### EXCERPT TO READ
start
Recruiter TL;DR
I implemented a multilayer perceptron, using ReLU as the activation function, in Haskell from scratch (with the exception of linear algebra operations). In the first half, I detail the mathematical grounding of neural networks, and in the second half walk through the implementation. Above you see the plot of the learned function in blue and the actual funcion in red. The resulting neural network is able to learn trigonmetric functions, logical functions (AND, XOR, OR etc.), with more yet to be tested.
Wait, why?
Being honest, it never exactly sat right with me that I have never implemented a neural network from scratch by myself, being a Math/CS guy (tm), and as we will see Haskell is pretty awesome for linear algebra stuff, so I figured it would be fun to go through the implementation of a neural network in Haskell. This article assumes no knowledge of Haskell or machine learning, but does require some knowledge in calculus and linear algebra, and that you are familiar with a programming language. I hope to achieve two things in this article, firstly I want to demonstrate that the basic primitive of the machine learning field, the neural network, is really not that complicated or hard to get your head around, and secondly I would like to answer the decently common question "why use Haskell?".
end
### REQUEST 1
From the Haskell neural network article, write out everything from "Recruiter TL;DR" down to "to be tested.".
The entries that come next are separate from the Haskell neural network article.

Entries from a dataset
start
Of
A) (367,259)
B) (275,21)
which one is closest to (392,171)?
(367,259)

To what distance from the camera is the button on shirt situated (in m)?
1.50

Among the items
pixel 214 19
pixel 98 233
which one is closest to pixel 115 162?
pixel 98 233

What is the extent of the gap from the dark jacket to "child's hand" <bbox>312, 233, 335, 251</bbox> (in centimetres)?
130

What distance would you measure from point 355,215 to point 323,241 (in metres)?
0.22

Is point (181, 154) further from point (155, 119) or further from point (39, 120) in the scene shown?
end
### REQUEST 2
Edit the dataset entries so that every "closest" becomes "nearest", and give them back with nothing else changed.

### FULL OUTPUT 1
Recruiter TL;DR
I implemented a multilayer perceptron, using ReLU as the activation function, in Haskell from scratch (with the exception of linear algebra operations). In the first half, I detail the mathematical grounding of neural networks, and in the second half walk through the implementation. Above you see the plot of the learned function in blue and the actual funcion in red. The resulting neural network is able to learn trigonmetric functions, logical functions (AND, XOR, OR etc.), with more yet to be tested.

### FULL OUTPUT 2
Of
A) (367,259)
B) (275,21)
which one is nearest to (392,171)?
(367,259)

To what distance from the camera is the button on shirt situated (in m)?
1.50

Among the items
pixel 214 19
pixel 98 233
which one is nearest to pixel 115 162?
pixel 98 233

What is the extent of the gap from the dark jacket to "child's hand" <bbox>312, 233, 335, 251</bbox> (in centimetres)?
130

What distance would you measure from point 355,215 to point 323,241 (in metres)?
0.22

Is point (181, 154) further from point (155, 119) or further from point (39, 120) in the scene shown?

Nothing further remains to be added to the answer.